--- Provided data ---
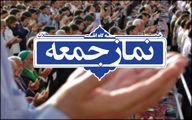 اقامه مجدد نماز جمعه در ۱۸۰ پایگاه، از این هفته آغاز خواهد شد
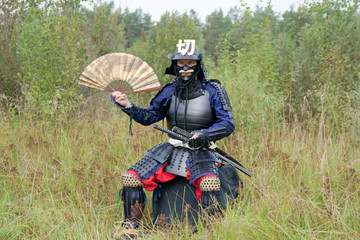 Samurai with a fan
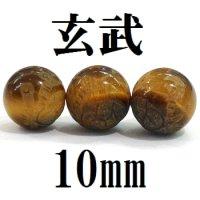四神 玄武 タイガーアイ 10mm    品番: 9044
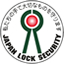 日本ロックセキュリティ協同組合加盟店
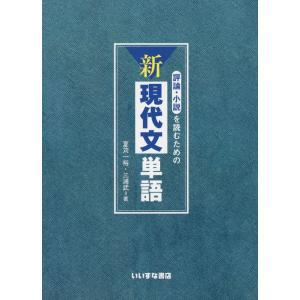 評論・小説を読むための 新 現代文単語|gakusan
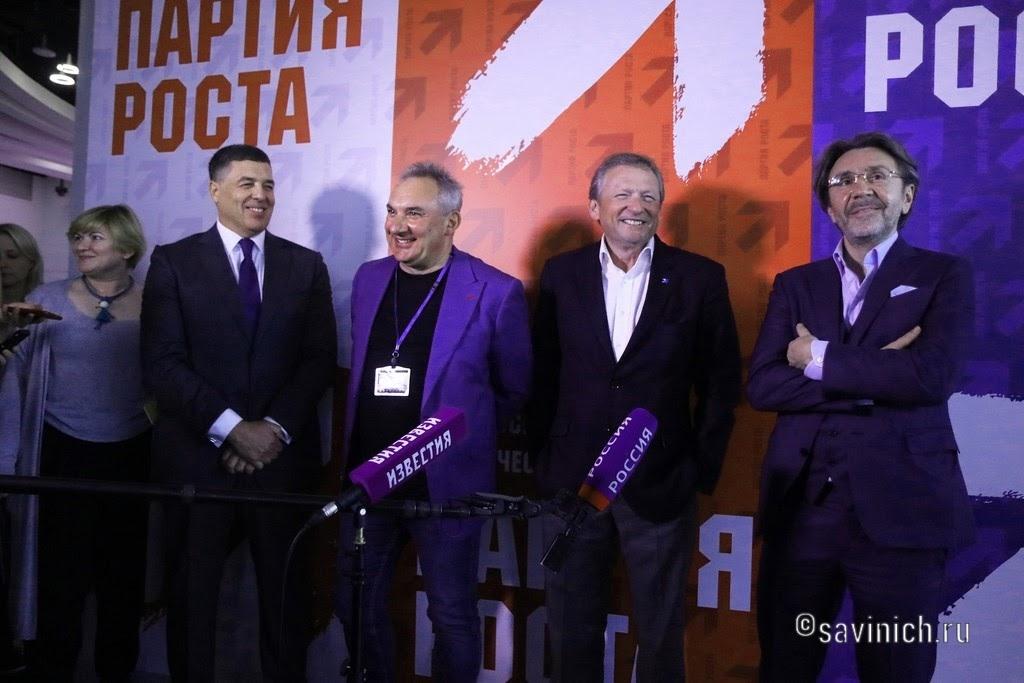 7 июля в деловом комплексе Москва-Сити прошел очередной съезд Партии Роста.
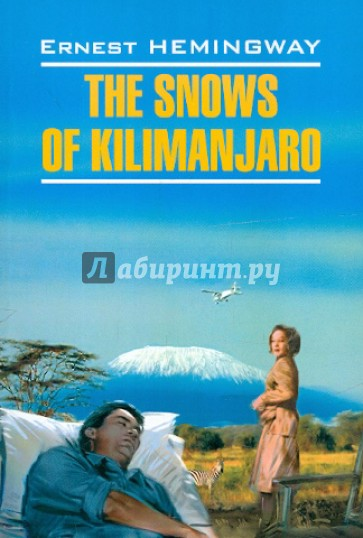 the third person perspective in the snows of kilimanjaro by ernest hemingway and the death of ivan i
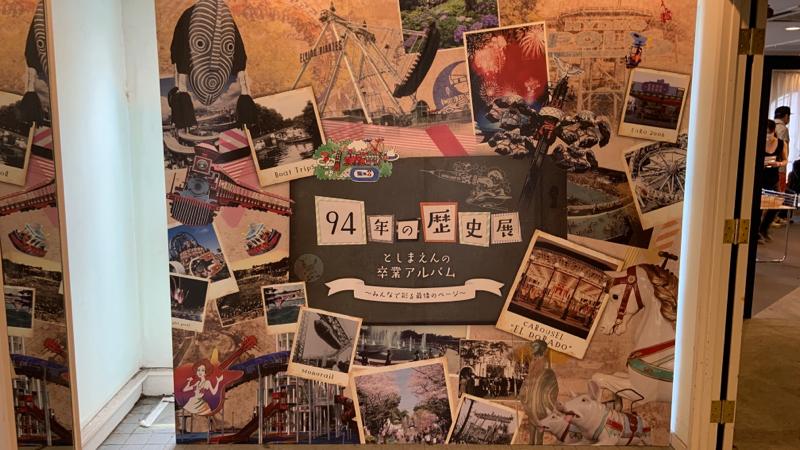 【永久保存版】としまえん vol.7 〜としまえんの卒業アルバム「94年の歴史展」〜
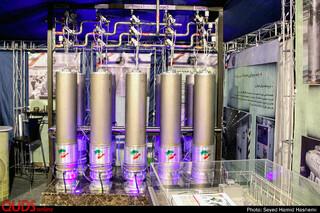 آئین افتتاحیه پنجاه ودومین نمایشگاه تخصصی دستاوردهای صنعت هسته ای کشور درمشهد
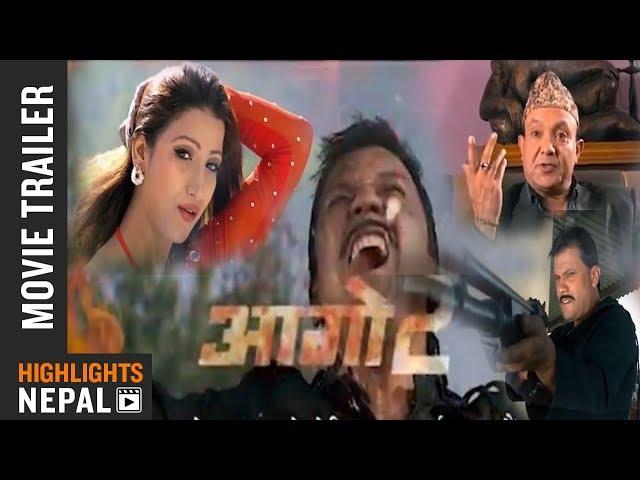 Aago 2 || Nepali Movie Official Trailer || Sushil Chhetri | Sarika Ghimire | Ganesh Giri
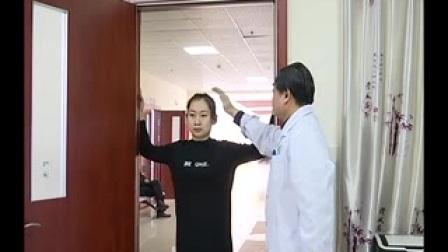 《健康之路》颈椎病防护及康复锻炼第三期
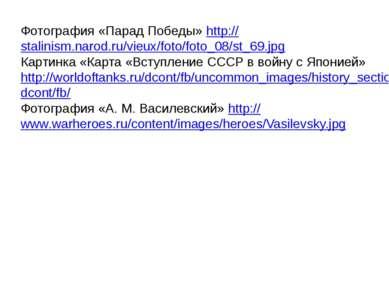 Фотография «Парад Победы» http://stalinism.narod.ru/vieux/foto/foto_08/st_69....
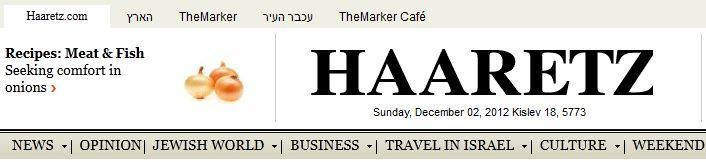 HaaretzHeader.JPG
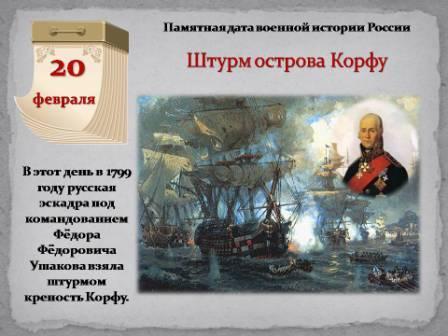 4 марта в истории россии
---
=== Problem description ===
Omit the pictures, then retype the remaining material without a single change.

=== Answer for the task ===
 اقامه مجدد نماز جمعه در ۱۸۰ پایگاه، از این هفته آغاز خواهد شد
 Samurai with a fan
四神 玄武 タイガーアイ 10mm    品番: 9044
 日本ロックセキュリティ協同組合加盟店
 評論・小説を読むための 新 現代文単語|gakusan
 7 июля в деловом комплексе Москва-Сити прошел очередной съезд Партии Роста.
 the third person perspective in the snows of kilimanjaro by ernest hemingway and the death of ivan i
 【永久保存版】としまえん vol.7 〜としまえんの卒業アルバム「94年の歴史展」〜
 آئین افتتاحیه پنجاه ودومین نمایشگاه تخصصی دستاوردهای صنعت هسته ای کشور درمشهد
 Aago 2 || Nepali Movie Official Trailer || Sushil Chhetri | Sarika Ghimire | Ganesh Giri
 《健康之路》颈椎病防护及康复锻炼第三期
 Фотография «Парад Победы» http://stalinism.narod.ru/vieux/foto/foto_08/st_69....
 HaaretzHeader.JPG
 4 марта в истории россии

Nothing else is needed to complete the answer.